As one of the most progressive states in the country, California is unsurprisingly a leader in clean energy. In 2015, the California state legislature passed Senate Bill 350. Through this bill, the state required all utilities to source half of their energy from renewable sources, including biopower, solar, geothermal, and wind by 2030.
Senate Bill 350 built upon 2002’s Renewables Portfolio Standard (RPS), which required 20% of sources to come from renewable sources by 2017. Coupled together, these projects primarily aimed at lowering carbon emissions, while also providing employment to some of California’s most blighted rural areas.
So what does this mean for your business? By implementing clean energy practices at your business, not only can you help California reach its energy goals, but you can also realize a plethora of other benefits. Here’s how to do it.
Why Your Business Should Turn to Clean Energy
Although the installation of clean energy sources at your business may have a higher upfront cost, the benefits are striking. While helping the California government reach the Renewables Portfolio Standard and Senate Bill 350, you can also enjoy a number of other advantages. Examples include:
- Identifying as an industry leader
- Improving the community
- Lessening your carbon footprint
- Fewer service disruptions
- A huge return on investment
- A stronger reputation among consumers
Confusion with California’s RPS and Renewable Energy Credit Laws
While the implementation of clean energy at your business is somewhat straightforward, the legal and financial ramifications of such an installation are often confusing. But here’s an easy way to break it down.
The RPS and Senate Bill 350 are simply initiatives to create cleaner air and jobs in California. Neither of these bills explicitly states the benefits to small businesses, but they do underscore the idea of renewable energy credits, or RECs.
A REC is a certificate given by the State of California to businesses that their own energy. Asa business owner, you can choose to hold or sell these credits. If you hold them, you don’t get any financial gain; you simply have “bragging rights” that you helped lower carbon emissions. However, you can sell these credits to other businesses to offset their carbon emissions. Thus, you can increase your bottom line simply by doing your part to reach RPS and Senate Bill 350. In addition, you may be eligible for federal clean energy subsidies to further lower your expenses
Our team at 3 Phases Renewables understands all the details required to help you navigate the process and move your business forward with clean energy. We are the clean energy coordinators of choices for many businesses nationwide.

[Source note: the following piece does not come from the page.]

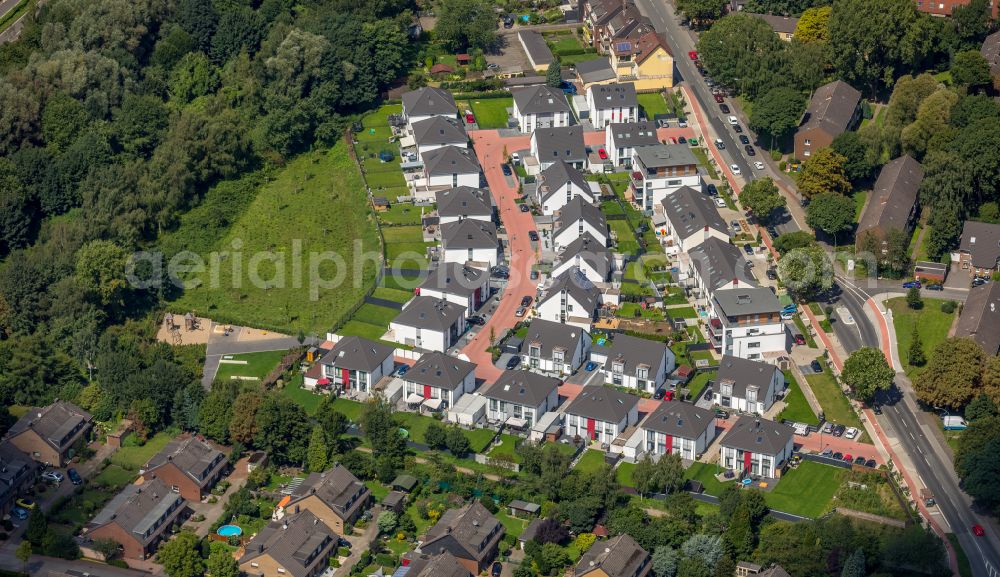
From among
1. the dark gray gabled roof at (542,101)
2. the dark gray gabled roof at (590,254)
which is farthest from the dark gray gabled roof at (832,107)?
the dark gray gabled roof at (590,254)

How to Build a Clean Energy Business
Building a clean energy business isn’t always easy. Therefore, many businesses enlist the help of an energy coordinator. Not only do we help you set up a clean energy source, but also ensure federal and state compliance, as well as implement cost-avoidance measures. If you’re thinking of going green, our energy coordinators are here to get it done.

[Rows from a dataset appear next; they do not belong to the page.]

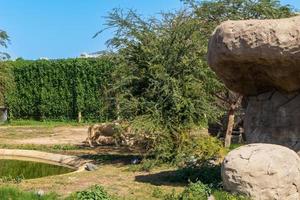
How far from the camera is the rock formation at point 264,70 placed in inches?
314

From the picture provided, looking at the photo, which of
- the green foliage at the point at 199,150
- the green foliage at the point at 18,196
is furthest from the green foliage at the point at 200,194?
the green foliage at the point at 199,150

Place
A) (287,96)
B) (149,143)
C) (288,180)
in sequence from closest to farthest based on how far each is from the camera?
(288,180) → (287,96) → (149,143)

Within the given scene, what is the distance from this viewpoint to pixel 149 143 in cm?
1274

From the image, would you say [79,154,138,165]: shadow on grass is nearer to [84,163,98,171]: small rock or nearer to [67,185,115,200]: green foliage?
[84,163,98,171]: small rock

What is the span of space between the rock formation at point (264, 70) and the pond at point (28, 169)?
18.1 feet

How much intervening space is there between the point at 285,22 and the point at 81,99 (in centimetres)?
2177

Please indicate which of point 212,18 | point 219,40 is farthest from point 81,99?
point 219,40

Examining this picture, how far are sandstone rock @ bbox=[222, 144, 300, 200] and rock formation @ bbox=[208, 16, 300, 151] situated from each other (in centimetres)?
125

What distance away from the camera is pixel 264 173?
7652 mm

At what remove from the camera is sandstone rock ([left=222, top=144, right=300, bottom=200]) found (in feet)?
25.1

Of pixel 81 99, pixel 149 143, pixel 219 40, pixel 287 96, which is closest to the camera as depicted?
pixel 219 40

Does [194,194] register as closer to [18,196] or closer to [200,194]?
[200,194]

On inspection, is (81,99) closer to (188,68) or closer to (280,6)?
(280,6)

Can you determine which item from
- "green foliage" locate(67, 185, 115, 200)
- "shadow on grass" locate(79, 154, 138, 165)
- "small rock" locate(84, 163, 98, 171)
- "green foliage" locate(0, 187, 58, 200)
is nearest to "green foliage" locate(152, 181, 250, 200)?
"green foliage" locate(67, 185, 115, 200)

Clean energy isn’t just a way to save the planet and lower carbon emissions. It’s a show of corporate stewardship and social responsibility that create a solid reputation that can improve your bottom line. As a business owner, you won’t find many win-win scenarios of this caliber. Plan wisely and take advantage of everything that clean energy gives to your business, your customers, and your fellow California residents.